Jacob was being made into a better person by wrestling with his own issues, and wrestling with a messenger of God. You will be made a better person, our church will be made a better place by our openly, truly and sincerely wrestling with the word, will and nature of God in who and what we want or should be, or become.

Our nation as well as our beloved church, are caught up in the grips of some mighty and powerful forces currently, yet in every dire circumstance there exist opportunities for those willing to see, invest and risk in opportunities for forward and better movement. We have some forceful and mighty opportunities to come through these challenges better and stronger, and not remorseful sadden or anger because we refused to wrestle with God and our own individual deficits and deficiencies of character, faith or both.

Jacob, like you and I, our church, or our nation has not gotten better or improved without wrestling with issues concerns and challenges we too long have avoided. Wrestling with issues and striving is codified in the founding documents of our nation, quote; “We the people in order to form a more perfect union, establish justice, ensure domestic tranquility…for the common defense, promote general welfare, secure the blessings of liberty…to establish this nation.” What does this mean? It means we will wrestle with whatever impedes or deny these truths to we the people, not some of the people, but all of the people.

Consider for a moment what we are wrestling with today in our nation. Ponder also what we are wrestling with here at St. Peter’s and nearly every church in this nation, as we strive for a more “perfect nation and church.”
We’re wrestling with declining and aging membership, declining worship attendance, we’re wrestling with what hymns we’re going to sing, and how we should sing them, what words, and rituals we’re recite. We’re wrestling with what or if there is a future St. Peter’s is worthy to have?
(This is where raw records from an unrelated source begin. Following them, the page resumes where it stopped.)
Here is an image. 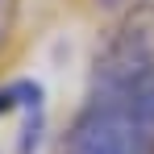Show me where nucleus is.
Returning a JSON list of instances; mask_svg holds the SVG:
<instances>
[{
  "label": "nucleus",
  "instance_id": "obj_2",
  "mask_svg": "<svg viewBox=\"0 0 154 154\" xmlns=\"http://www.w3.org/2000/svg\"><path fill=\"white\" fill-rule=\"evenodd\" d=\"M83 100L104 104V108H117L142 125H154V67L142 71H129L117 79H100V83H88V96Z\"/></svg>",
  "mask_w": 154,
  "mask_h": 154
},
{
  "label": "nucleus",
  "instance_id": "obj_1",
  "mask_svg": "<svg viewBox=\"0 0 154 154\" xmlns=\"http://www.w3.org/2000/svg\"><path fill=\"white\" fill-rule=\"evenodd\" d=\"M58 154H154V125L83 100L58 137Z\"/></svg>",
  "mask_w": 154,
  "mask_h": 154
},
{
  "label": "nucleus",
  "instance_id": "obj_5",
  "mask_svg": "<svg viewBox=\"0 0 154 154\" xmlns=\"http://www.w3.org/2000/svg\"><path fill=\"white\" fill-rule=\"evenodd\" d=\"M13 29H17V0H0V54L8 50Z\"/></svg>",
  "mask_w": 154,
  "mask_h": 154
},
{
  "label": "nucleus",
  "instance_id": "obj_6",
  "mask_svg": "<svg viewBox=\"0 0 154 154\" xmlns=\"http://www.w3.org/2000/svg\"><path fill=\"white\" fill-rule=\"evenodd\" d=\"M92 4H96V13H104V17H121L133 4H146V0H92Z\"/></svg>",
  "mask_w": 154,
  "mask_h": 154
},
{
  "label": "nucleus",
  "instance_id": "obj_4",
  "mask_svg": "<svg viewBox=\"0 0 154 154\" xmlns=\"http://www.w3.org/2000/svg\"><path fill=\"white\" fill-rule=\"evenodd\" d=\"M46 125H50V121H46V104L21 112V129H17V146H13V154H38L42 142H46Z\"/></svg>",
  "mask_w": 154,
  "mask_h": 154
},
{
  "label": "nucleus",
  "instance_id": "obj_3",
  "mask_svg": "<svg viewBox=\"0 0 154 154\" xmlns=\"http://www.w3.org/2000/svg\"><path fill=\"white\" fill-rule=\"evenodd\" d=\"M46 104V83L33 75H13V79H0V121L8 117H21L29 108Z\"/></svg>",
  "mask_w": 154,
  "mask_h": 154
}]
</instances>
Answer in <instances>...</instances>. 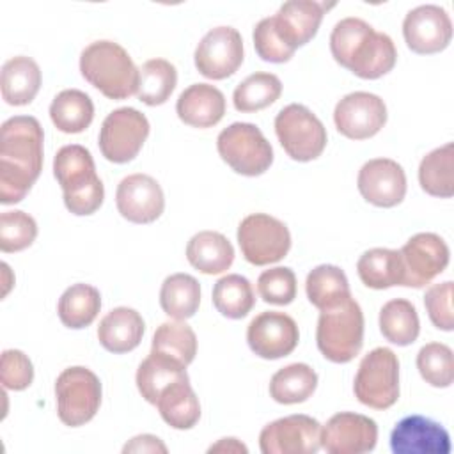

Our nation is wrestling with some monumental and momentous challenges, and we’re not doing well with that continues to stricken and kill. This past week our nation laid to rest a genuine hero who made our nation wrestle with it’s racist past, and present racial challenges, in the personhood of Congressman John Robert Lewis, who dedicated his life to proposition of making good trouble, so as a people, as a nation we would continue to strive for a more perfect union. To be that bright light in times of darkness beckoning tired, huddled masses seeking a better existence, and those here a more just experience.

The demorcarcy of our nation must be tended to, it must be nourished, it must be cared for, and protected, that’s work, hard work, but work we’re all called and charged to engage in, as we work for a more perfect union.

As I close To make St. Peter’s a more perfect church, we’re going to have to wrestle with stuff that not easy, nor popular, nor makes many if not all feel good about doing. Personal wants, ideas, thoughts versus or over against what the will, nature ways of God dictate and direct us to be and do.
It will be hard work, we’re tasked with it, but we’re not alone in this endeavor. Much like Jacob as we wrestle with our own stuff. Pray for God’s presence, and hold on tight to God, not letting go, until God blesses you, You maybe injured, you maybe hurt, but better to hobble, limp, or crawl into glory and heaven, than to walk upright into oblivion or hell. What Are you Wrestling with to make a more you, a more perfect church, a more perfect nation?